The result was bad news. But things quickly got even worse - Rafaella’s “dream guy” disappeared; she experienced a painful herpes outbreak; her oldest friend shunned her for getting an STI; and she was left feeling like her life was in tatters.
“I was just sitting in bed crying. I wanted to die. It was the worst thing in the world. Not only was I physically uncomfortable. How am I going to date someone? How’s anyone going to love me?”
So how do you go from feeling that herpes is “the worst thing in the world” to writing an article calling the sexually transmitted infection “a gift”?
Enter the psychological immune system.
Just as the happiness boosts we can get from jobs promotions, new cars or lottery wins fade faster than we expect over time (as I described in this article), the misery we experience when bad things happen also wanes more quickly than we think. In both cases, we tend to return to our baseline of happiness quicker than we’d ever have predicted.
This gulf between expectation and reality is what psychologists call the impact bias. We expect good things to be a source of unending joy – but a job promotion can see you given stressful tasks; a new car can get vandalized; a lottery win can result in squabbles with friends and family.
When bad things happen, we map out all the downsides we’re in for, but we completely forget that we’re good at the process of rationalization. Humans often can’t help but start finding positives in even the darkest chapters of their lives.
Harvard psychologist Dan Gilbert says that even parents who have suffered a bereavement are able to identify the unexpected good things that happened as a result of a death.
“If you ask a people who have lost a child, they never say: ‘Gee, I'm glad that happened.’ But if you ask them to name the good and the bad things that have come from it, they tend to name more good than bad things. Now that's a very stunning fact.”
In Rafaella’s case, the herpes outbreak ended; she identified who her true friends really were and met new people by talking openly about STIs. She also found a boyfriend who acted with far greater care and compassion than her supposed “dream guy”.
From crying in bed – genuinely think that her life was over – Rafaella soon found that everything was “just fine” and that in some ways she’d even benefitted from the STI experience.
I asked her point blank if she’d could make this whole chapter in her life disappear as if by magic, would she? “I'd keep it,” was her reply.
“There are people that have much, much worse problems than little red bumps,” she rationalized.
Over the last couple of articles, I’ve argued that we put too much stock in chasing things like money or possessions as a way of improving our happiness. And I hope I’ve made you question these widely held cultural assumptions. But we also need to challenge the idea that negative events will feel as bad as we think and that the hit our happiness takes after a painful event will be permanent.

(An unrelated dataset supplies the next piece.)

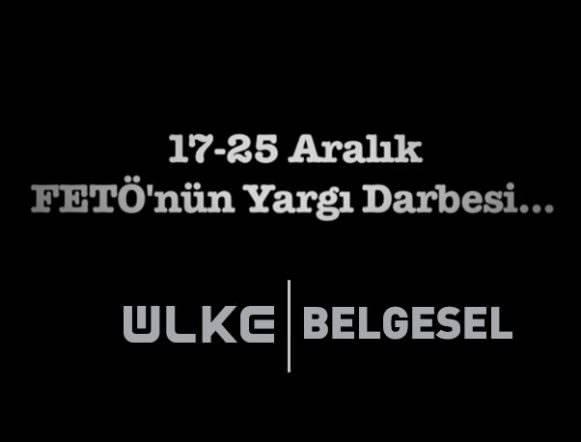 17-25 ARALIK FETÖ'NÜN EMNİYET VE YARGI DARBESİ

This is something I struggle with too. I’m often afraid to take risks because I fear failure and rejection. And this worry about how I’ll feel after bad future events shapes the risks I’m willing to take, and the moves I’m willing to make. But I’m falling prey to a classic bias known as immune neglect - I’m forgetting that when bad things come my way, my psychological immune system will kick in to help me feel better.
Dan Gilbert - who discovered this important concept of immune neglect - offered me some hope.
“I think if you understand the power of the psychological immune system, our remarkable ability to rationalize in the face of adversity, it makes you braver,” Dan says.
“You realize that you will make mistakes and it will be okay.”